● **Extracted information**:

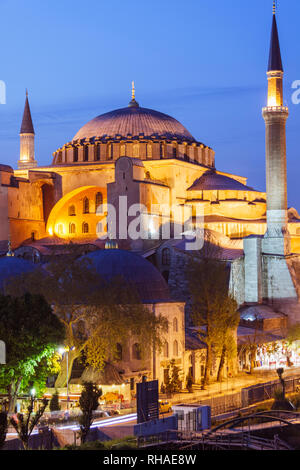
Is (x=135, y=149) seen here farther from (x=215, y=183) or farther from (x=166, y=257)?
(x=166, y=257)

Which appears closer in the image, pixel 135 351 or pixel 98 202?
pixel 135 351

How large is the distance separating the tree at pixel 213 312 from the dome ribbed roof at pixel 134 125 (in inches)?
662

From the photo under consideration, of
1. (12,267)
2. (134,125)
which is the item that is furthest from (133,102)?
→ (12,267)

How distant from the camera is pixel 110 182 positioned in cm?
4647

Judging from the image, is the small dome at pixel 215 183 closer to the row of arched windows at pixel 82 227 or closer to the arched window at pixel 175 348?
the row of arched windows at pixel 82 227

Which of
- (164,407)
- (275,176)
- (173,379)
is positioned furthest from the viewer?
(275,176)

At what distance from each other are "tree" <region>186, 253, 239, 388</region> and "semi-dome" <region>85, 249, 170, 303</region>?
5.96 feet

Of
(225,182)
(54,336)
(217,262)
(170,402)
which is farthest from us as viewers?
(225,182)

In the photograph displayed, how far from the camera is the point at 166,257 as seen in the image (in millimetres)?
40625

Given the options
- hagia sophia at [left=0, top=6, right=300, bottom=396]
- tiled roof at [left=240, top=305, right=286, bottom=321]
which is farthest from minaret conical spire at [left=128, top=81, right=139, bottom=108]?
tiled roof at [left=240, top=305, right=286, bottom=321]

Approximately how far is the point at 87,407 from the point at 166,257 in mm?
20344
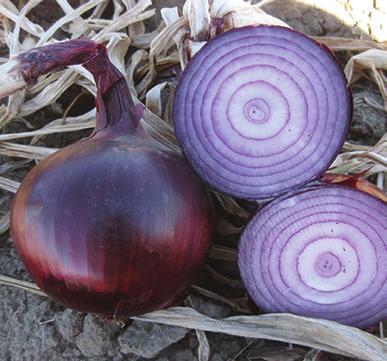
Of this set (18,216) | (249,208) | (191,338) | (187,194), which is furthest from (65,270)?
(249,208)

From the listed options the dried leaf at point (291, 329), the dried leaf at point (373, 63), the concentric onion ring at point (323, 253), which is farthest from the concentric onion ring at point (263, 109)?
the dried leaf at point (373, 63)

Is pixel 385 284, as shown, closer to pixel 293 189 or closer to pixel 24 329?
pixel 293 189

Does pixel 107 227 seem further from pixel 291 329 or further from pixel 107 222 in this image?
pixel 291 329

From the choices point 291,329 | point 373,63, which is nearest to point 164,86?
point 373,63

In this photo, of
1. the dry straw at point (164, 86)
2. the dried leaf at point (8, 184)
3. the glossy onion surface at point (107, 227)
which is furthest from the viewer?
the dried leaf at point (8, 184)

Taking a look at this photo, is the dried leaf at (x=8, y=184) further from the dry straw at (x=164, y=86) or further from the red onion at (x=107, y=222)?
the red onion at (x=107, y=222)

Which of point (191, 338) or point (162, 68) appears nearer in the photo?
point (191, 338)
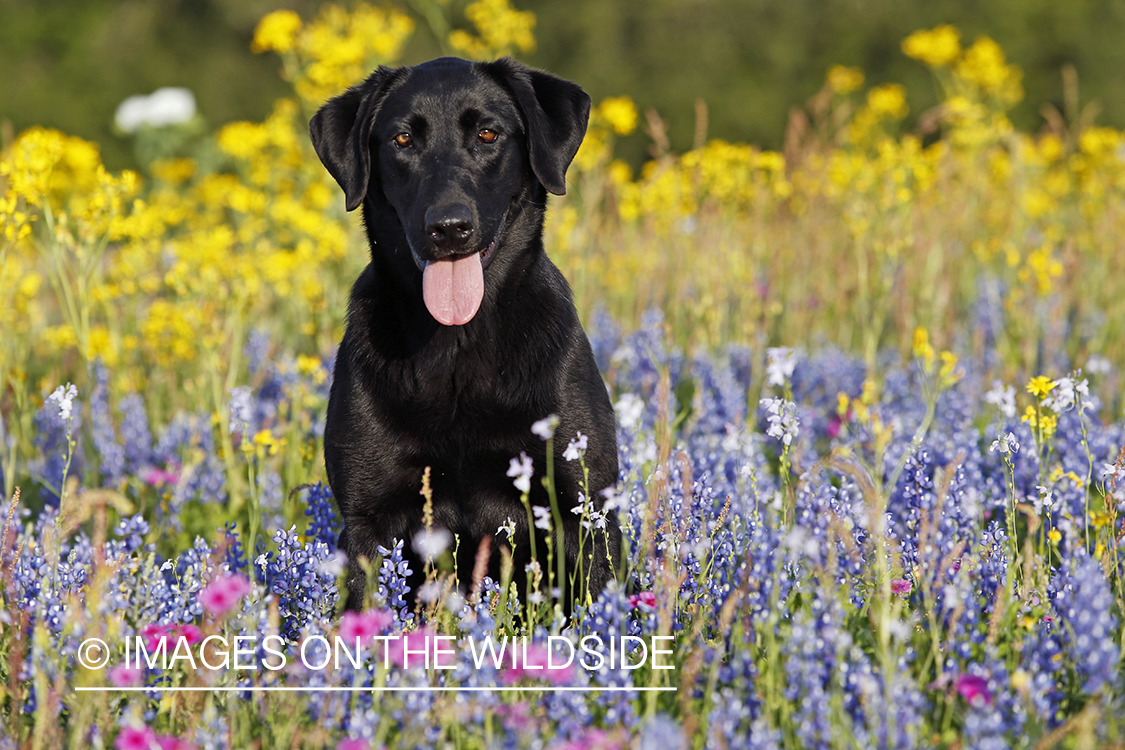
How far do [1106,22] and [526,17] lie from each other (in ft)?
31.0

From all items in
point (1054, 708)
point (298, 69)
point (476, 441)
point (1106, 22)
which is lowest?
point (1054, 708)

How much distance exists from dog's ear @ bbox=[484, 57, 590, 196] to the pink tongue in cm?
34

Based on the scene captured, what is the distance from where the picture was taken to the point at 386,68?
2764mm

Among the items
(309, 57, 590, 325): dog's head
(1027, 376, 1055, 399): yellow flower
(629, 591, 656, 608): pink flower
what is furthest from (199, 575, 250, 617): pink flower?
(1027, 376, 1055, 399): yellow flower

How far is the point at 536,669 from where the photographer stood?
5.47ft

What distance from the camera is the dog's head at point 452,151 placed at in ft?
8.00

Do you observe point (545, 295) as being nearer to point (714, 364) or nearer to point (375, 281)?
point (375, 281)

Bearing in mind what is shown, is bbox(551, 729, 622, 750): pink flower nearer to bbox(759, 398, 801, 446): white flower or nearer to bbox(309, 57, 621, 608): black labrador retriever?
bbox(309, 57, 621, 608): black labrador retriever

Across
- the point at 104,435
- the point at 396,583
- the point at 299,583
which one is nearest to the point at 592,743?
the point at 396,583

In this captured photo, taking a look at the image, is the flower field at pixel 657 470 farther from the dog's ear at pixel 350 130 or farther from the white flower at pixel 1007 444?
the dog's ear at pixel 350 130

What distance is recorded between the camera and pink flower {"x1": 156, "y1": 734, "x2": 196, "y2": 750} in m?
1.45

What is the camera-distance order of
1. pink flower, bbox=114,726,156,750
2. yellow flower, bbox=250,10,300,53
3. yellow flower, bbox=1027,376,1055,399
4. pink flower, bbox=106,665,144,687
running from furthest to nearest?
yellow flower, bbox=250,10,300,53 < yellow flower, bbox=1027,376,1055,399 < pink flower, bbox=106,665,144,687 < pink flower, bbox=114,726,156,750

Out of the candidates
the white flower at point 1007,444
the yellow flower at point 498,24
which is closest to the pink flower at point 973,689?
the white flower at point 1007,444

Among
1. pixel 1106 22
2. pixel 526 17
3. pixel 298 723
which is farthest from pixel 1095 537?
pixel 1106 22
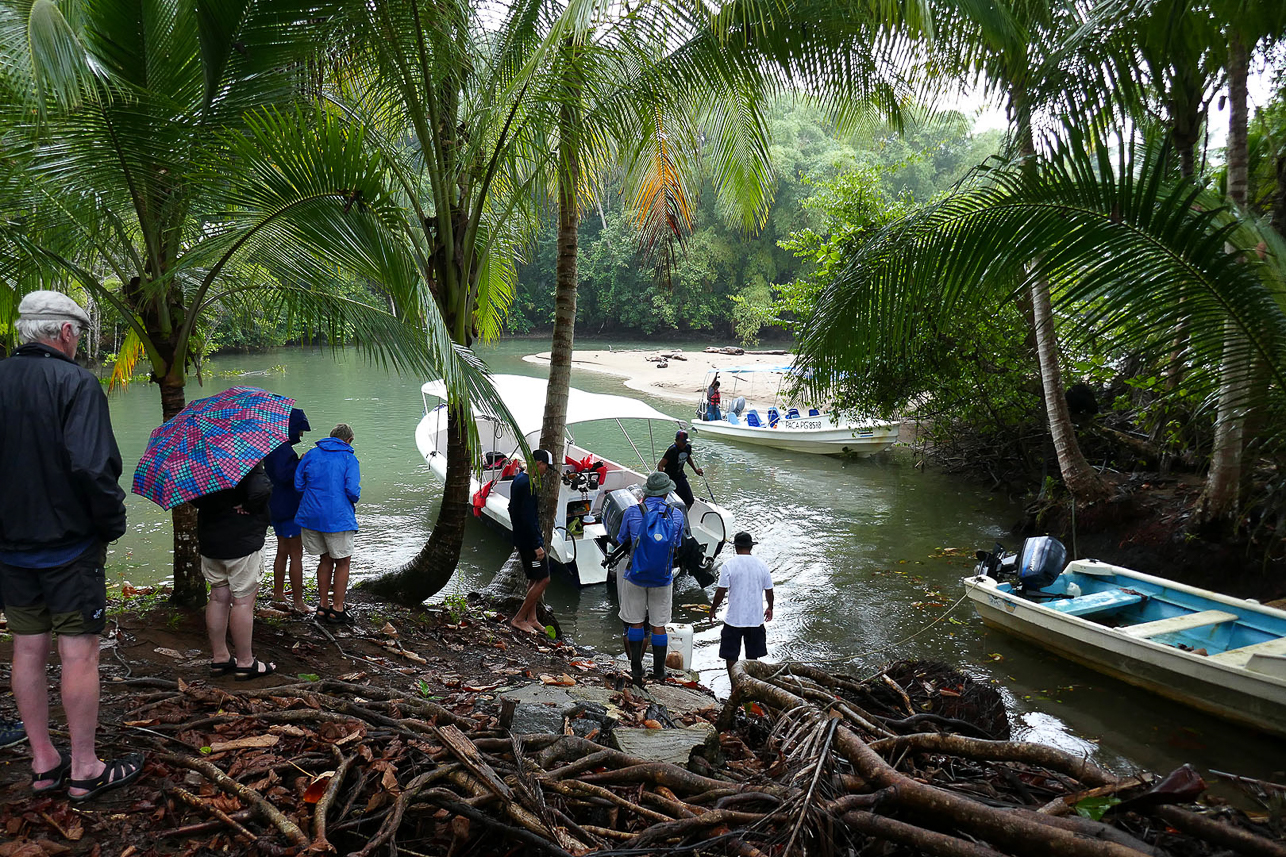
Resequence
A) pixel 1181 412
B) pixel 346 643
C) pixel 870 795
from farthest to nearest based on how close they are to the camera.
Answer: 1. pixel 1181 412
2. pixel 346 643
3. pixel 870 795

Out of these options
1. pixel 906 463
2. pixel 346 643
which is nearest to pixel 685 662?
pixel 346 643

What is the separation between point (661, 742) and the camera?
386 centimetres

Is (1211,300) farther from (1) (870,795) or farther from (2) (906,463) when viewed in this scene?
(2) (906,463)

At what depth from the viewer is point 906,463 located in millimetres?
21281

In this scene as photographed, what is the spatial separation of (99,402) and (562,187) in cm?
514

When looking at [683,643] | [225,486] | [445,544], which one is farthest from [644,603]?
[225,486]

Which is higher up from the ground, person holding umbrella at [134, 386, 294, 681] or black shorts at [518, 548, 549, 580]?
person holding umbrella at [134, 386, 294, 681]

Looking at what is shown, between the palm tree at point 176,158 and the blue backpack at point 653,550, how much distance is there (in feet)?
7.80

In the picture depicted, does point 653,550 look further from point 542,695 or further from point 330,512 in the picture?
point 330,512

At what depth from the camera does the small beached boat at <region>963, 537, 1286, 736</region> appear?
6.94 meters

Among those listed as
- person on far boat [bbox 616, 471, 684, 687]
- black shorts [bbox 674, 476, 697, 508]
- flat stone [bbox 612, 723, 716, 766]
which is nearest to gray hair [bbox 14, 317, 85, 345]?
flat stone [bbox 612, 723, 716, 766]

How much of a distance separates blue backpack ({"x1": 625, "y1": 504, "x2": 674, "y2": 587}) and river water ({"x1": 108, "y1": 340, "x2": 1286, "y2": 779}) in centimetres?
161

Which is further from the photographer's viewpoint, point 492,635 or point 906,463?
point 906,463

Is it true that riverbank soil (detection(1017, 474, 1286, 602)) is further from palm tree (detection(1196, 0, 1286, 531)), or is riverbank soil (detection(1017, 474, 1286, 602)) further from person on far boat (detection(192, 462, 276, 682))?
person on far boat (detection(192, 462, 276, 682))
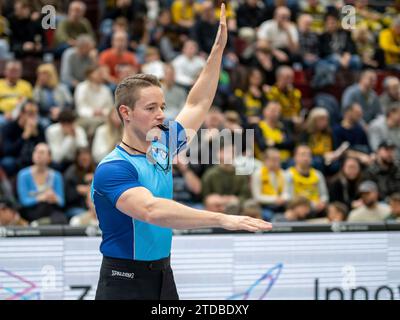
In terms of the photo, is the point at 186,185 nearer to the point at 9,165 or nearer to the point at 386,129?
the point at 9,165

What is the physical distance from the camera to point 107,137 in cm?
1059

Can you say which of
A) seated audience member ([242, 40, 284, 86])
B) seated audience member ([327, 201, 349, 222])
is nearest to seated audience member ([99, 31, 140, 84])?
seated audience member ([242, 40, 284, 86])

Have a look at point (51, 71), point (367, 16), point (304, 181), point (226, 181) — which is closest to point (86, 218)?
point (226, 181)

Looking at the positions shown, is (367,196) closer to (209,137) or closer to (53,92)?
(209,137)

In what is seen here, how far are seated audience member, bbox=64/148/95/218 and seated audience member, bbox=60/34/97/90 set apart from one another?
202 cm

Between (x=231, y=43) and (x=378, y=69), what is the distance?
2625 millimetres

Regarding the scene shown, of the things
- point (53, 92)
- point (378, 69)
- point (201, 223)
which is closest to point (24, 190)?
point (53, 92)

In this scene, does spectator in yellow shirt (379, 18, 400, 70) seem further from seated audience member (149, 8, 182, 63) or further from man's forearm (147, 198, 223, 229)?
man's forearm (147, 198, 223, 229)

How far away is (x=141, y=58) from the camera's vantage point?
42.8 ft

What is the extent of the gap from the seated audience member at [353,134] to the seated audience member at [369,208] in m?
1.70

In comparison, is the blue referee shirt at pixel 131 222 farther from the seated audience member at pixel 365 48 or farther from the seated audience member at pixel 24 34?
the seated audience member at pixel 365 48

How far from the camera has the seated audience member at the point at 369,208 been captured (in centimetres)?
1014

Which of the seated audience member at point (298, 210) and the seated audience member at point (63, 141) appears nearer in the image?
the seated audience member at point (298, 210)

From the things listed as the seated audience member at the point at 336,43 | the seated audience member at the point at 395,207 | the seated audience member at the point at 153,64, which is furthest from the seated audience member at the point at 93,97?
the seated audience member at the point at 336,43
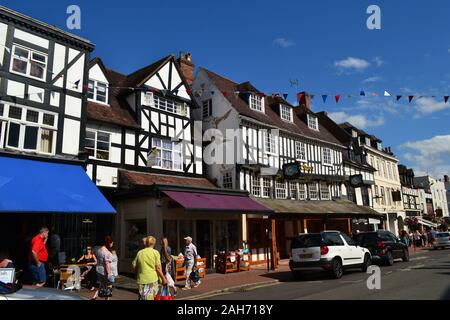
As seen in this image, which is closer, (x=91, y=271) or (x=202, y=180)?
(x=91, y=271)

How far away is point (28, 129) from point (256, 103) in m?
14.0

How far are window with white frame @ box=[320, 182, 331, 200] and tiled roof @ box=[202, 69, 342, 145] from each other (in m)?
3.28

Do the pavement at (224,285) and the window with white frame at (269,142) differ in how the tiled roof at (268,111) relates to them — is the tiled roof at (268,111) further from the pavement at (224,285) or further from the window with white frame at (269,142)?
the pavement at (224,285)

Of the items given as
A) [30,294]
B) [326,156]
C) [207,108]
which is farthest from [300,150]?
[30,294]

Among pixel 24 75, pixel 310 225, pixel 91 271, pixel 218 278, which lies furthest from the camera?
pixel 310 225

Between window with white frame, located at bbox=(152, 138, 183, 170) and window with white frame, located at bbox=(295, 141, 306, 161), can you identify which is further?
window with white frame, located at bbox=(295, 141, 306, 161)

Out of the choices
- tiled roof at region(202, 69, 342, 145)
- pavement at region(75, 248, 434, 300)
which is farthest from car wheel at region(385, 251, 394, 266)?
tiled roof at region(202, 69, 342, 145)

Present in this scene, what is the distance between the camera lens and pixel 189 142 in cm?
2014

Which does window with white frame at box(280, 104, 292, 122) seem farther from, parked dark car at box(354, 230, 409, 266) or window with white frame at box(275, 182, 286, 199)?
parked dark car at box(354, 230, 409, 266)

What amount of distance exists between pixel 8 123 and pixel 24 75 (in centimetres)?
188

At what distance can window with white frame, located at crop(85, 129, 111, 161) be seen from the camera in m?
15.7

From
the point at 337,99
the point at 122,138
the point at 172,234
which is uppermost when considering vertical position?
the point at 337,99

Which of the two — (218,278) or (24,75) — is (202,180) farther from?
(24,75)
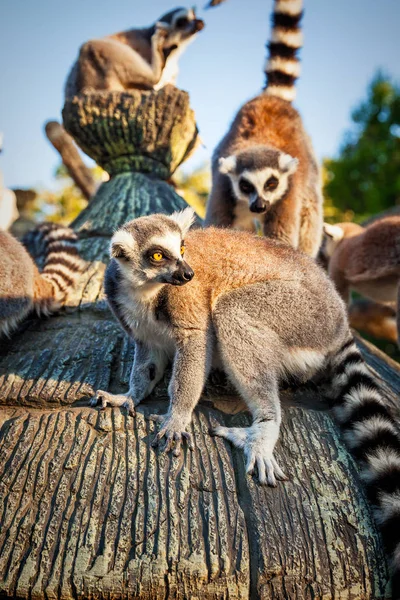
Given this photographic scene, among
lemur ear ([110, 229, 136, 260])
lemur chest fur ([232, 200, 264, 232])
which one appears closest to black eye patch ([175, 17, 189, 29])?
lemur chest fur ([232, 200, 264, 232])

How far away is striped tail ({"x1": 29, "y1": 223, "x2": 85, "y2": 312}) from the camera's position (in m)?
4.99

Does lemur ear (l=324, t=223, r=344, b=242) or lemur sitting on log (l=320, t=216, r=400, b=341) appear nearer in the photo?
lemur sitting on log (l=320, t=216, r=400, b=341)

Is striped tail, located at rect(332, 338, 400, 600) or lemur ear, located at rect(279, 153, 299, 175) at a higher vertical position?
lemur ear, located at rect(279, 153, 299, 175)

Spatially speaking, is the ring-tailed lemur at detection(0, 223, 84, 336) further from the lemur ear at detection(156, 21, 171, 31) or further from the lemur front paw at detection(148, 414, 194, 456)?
the lemur ear at detection(156, 21, 171, 31)

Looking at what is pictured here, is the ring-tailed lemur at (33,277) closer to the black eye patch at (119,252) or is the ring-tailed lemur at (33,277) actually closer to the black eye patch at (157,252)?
the black eye patch at (119,252)

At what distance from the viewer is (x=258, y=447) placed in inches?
120

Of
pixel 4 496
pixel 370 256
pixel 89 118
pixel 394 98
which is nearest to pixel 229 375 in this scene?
pixel 4 496

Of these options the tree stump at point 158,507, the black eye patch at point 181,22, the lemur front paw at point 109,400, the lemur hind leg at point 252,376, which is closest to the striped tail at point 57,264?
the tree stump at point 158,507

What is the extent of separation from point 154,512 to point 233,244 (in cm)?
→ 197

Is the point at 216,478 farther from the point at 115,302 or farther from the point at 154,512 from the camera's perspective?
the point at 115,302

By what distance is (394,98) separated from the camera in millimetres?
32344

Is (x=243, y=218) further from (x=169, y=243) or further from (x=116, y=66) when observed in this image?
(x=116, y=66)

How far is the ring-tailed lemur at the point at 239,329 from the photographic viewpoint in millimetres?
3180

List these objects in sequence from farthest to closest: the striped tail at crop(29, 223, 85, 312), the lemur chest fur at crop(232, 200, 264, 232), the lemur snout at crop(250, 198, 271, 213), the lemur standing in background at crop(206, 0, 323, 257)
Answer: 1. the lemur chest fur at crop(232, 200, 264, 232)
2. the lemur standing in background at crop(206, 0, 323, 257)
3. the lemur snout at crop(250, 198, 271, 213)
4. the striped tail at crop(29, 223, 85, 312)
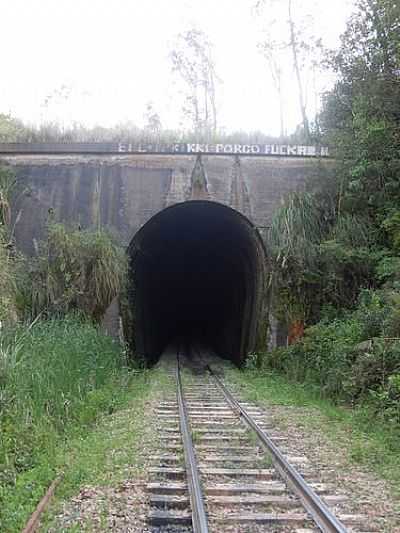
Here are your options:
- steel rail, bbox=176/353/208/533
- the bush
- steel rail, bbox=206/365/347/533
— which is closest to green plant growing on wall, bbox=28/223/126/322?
the bush

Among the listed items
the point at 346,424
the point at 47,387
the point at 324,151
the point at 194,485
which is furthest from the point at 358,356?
the point at 324,151

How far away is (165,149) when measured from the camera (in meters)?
14.3

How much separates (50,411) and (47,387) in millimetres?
279

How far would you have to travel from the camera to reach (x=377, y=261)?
491 inches

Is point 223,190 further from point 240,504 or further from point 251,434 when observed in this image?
point 240,504

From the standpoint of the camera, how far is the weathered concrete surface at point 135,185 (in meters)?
14.2

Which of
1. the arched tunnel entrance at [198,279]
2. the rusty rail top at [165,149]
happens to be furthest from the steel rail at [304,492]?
the rusty rail top at [165,149]

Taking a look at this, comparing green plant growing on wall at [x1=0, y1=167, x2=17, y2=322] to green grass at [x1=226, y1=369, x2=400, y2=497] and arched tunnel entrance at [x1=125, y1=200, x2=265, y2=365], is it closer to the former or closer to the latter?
arched tunnel entrance at [x1=125, y1=200, x2=265, y2=365]

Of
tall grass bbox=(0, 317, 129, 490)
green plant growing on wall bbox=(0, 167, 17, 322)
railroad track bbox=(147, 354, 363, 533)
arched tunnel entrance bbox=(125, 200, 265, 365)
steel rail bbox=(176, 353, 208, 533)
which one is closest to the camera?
steel rail bbox=(176, 353, 208, 533)

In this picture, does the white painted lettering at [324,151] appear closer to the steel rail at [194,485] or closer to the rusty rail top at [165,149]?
the rusty rail top at [165,149]

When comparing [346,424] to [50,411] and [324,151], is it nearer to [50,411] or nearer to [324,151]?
[50,411]

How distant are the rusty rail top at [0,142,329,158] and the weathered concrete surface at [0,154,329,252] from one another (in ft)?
0.41

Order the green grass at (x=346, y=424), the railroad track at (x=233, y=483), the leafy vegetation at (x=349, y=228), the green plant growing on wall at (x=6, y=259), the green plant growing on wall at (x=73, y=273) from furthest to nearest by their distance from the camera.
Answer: the green plant growing on wall at (x=73, y=273) → the leafy vegetation at (x=349, y=228) → the green plant growing on wall at (x=6, y=259) → the green grass at (x=346, y=424) → the railroad track at (x=233, y=483)

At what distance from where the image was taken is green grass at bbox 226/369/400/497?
19.7 ft
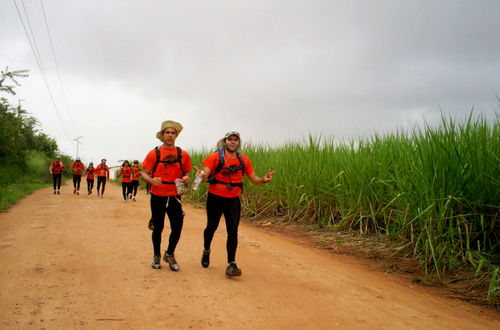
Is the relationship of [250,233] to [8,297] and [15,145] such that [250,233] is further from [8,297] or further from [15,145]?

● **Exercise directions**: Where the line containing "In this picture, does" appears above, start there and set down each line exactly through the last line of the data; leave out every picture.

● **Output below**:
In this picture, does the white painted lettering at [324,151] appear closer to the steel rail at [194,485] or closer to the rusty rail top at [165,149]?
the rusty rail top at [165,149]

When comparing [346,424] to [50,411] and [324,151], is it nearer to [50,411] or nearer to [324,151]?
[50,411]

How distant are the rusty rail top at [0,142,329,158] and the weathered concrete surface at [0,154,329,252] from one another (in ft)?
0.41

Order the green grass at (x=346, y=424), the railroad track at (x=233, y=483), the leafy vegetation at (x=349, y=228), the green plant growing on wall at (x=6, y=259), the green plant growing on wall at (x=73, y=273) from furthest to nearest by their distance from the camera.
Answer: the green plant growing on wall at (x=73, y=273) → the leafy vegetation at (x=349, y=228) → the green plant growing on wall at (x=6, y=259) → the green grass at (x=346, y=424) → the railroad track at (x=233, y=483)

At what distance from where the image was taken is green grass at bbox 226/369/400/497?
19.7 ft
Is the relationship of [250,233] to [8,297] and [15,145] such that [250,233] is further from [8,297] or further from [15,145]?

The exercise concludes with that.